# Supplied material:

──────

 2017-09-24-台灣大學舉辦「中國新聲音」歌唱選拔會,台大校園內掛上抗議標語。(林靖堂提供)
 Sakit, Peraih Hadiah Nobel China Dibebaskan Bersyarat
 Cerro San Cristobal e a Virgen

──────

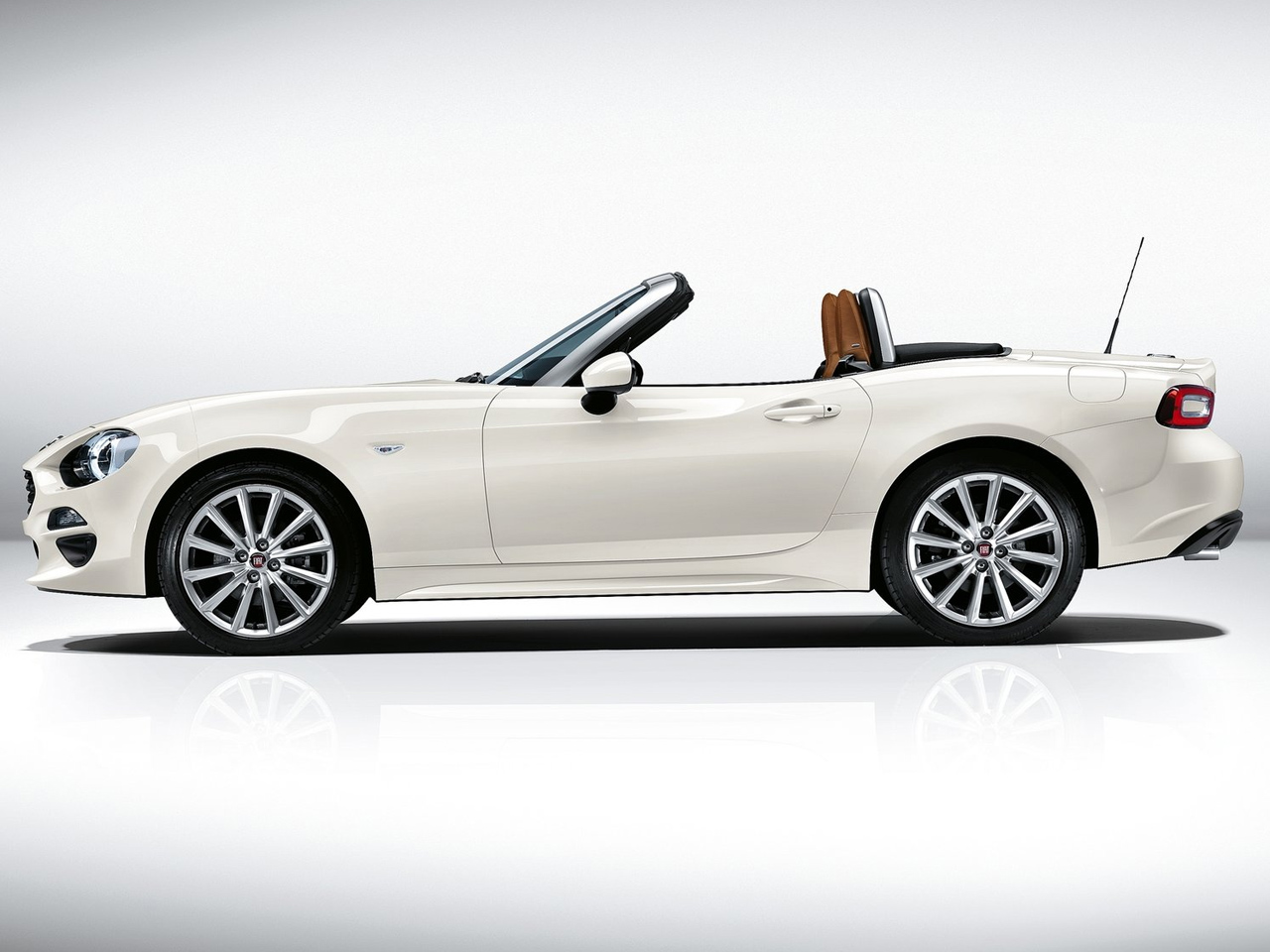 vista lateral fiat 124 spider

──────

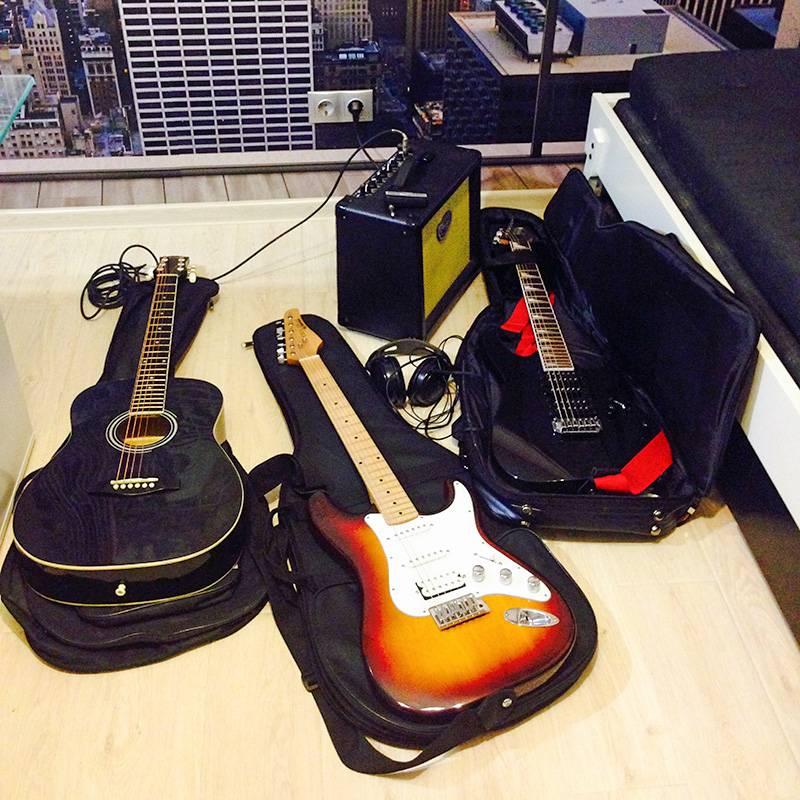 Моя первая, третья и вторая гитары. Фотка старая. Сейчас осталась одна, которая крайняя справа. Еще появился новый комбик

──────

# Exercise directions:
Taking the entries above, write out exactly each line from the one holding "Sakit, Peraih Hadiah" to the one holding "Cerro San Cristobal e a Virgen", both included, and stop there.

# Response area:
 Sakit, Peraih Hadiah Nobel China Dibebaskan Bersyarat
 Cerro San Cristobal e a Virgen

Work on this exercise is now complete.